• _ABOUT THIS TASK_:
Select, from the material below, each line with "preparation" in it.
────────────────────
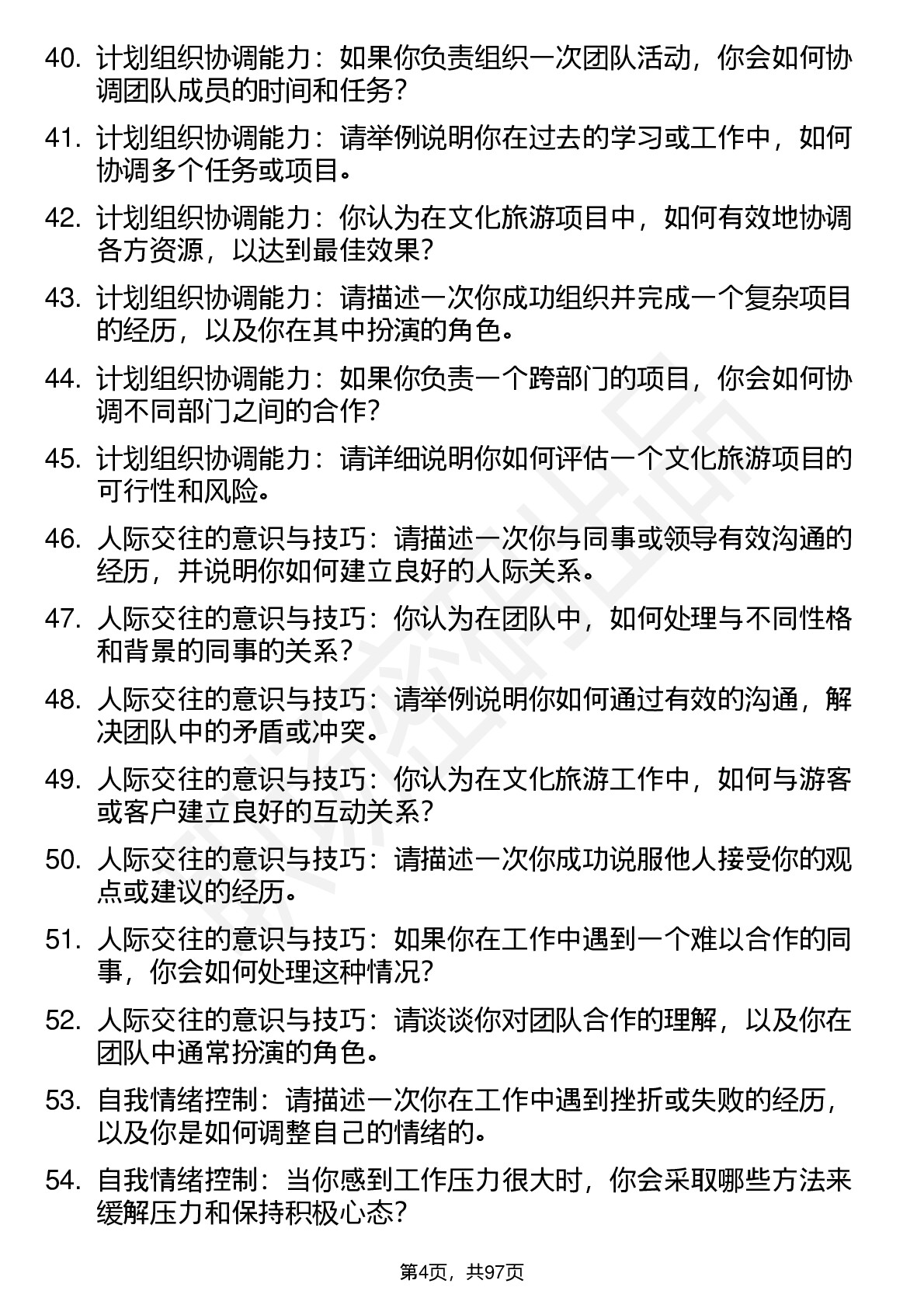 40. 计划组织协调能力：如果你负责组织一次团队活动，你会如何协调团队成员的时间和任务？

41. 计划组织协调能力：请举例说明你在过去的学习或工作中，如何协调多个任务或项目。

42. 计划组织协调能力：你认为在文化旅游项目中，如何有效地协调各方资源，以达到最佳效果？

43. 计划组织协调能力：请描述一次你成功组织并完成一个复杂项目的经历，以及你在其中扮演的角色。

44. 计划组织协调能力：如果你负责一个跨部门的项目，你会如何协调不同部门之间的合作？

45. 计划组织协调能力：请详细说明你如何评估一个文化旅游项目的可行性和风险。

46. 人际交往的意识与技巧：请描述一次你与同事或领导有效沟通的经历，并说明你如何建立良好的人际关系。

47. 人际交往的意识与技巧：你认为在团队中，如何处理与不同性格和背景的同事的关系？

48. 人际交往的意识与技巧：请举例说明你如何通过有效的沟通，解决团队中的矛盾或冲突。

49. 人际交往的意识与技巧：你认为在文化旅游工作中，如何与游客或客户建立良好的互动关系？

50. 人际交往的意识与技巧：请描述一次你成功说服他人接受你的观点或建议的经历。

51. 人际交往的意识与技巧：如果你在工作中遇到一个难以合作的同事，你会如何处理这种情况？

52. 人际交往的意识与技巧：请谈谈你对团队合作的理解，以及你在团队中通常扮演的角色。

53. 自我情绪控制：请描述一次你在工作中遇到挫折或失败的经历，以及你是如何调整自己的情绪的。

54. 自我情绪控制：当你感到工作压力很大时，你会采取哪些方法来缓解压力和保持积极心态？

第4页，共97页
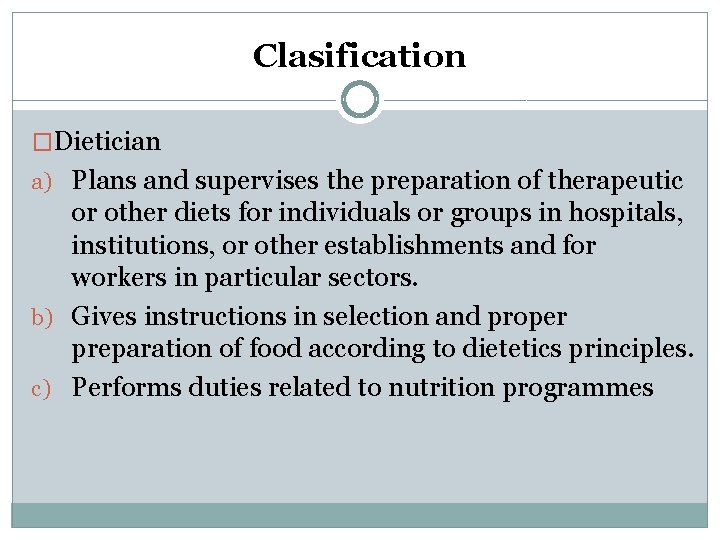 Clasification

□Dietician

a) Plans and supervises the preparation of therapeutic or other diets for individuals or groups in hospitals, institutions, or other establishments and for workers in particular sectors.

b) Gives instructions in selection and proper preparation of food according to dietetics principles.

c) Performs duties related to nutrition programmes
────────────────────
• _FINAL ANSWER_:
a) Plans and supervises the preparation of therapeutic or other diets for individuals or groups in hospitals, institutions, or other establishments and for workers in particular sectors.
b) Gives instructions in selection and proper preparation of food according to dietetics principles.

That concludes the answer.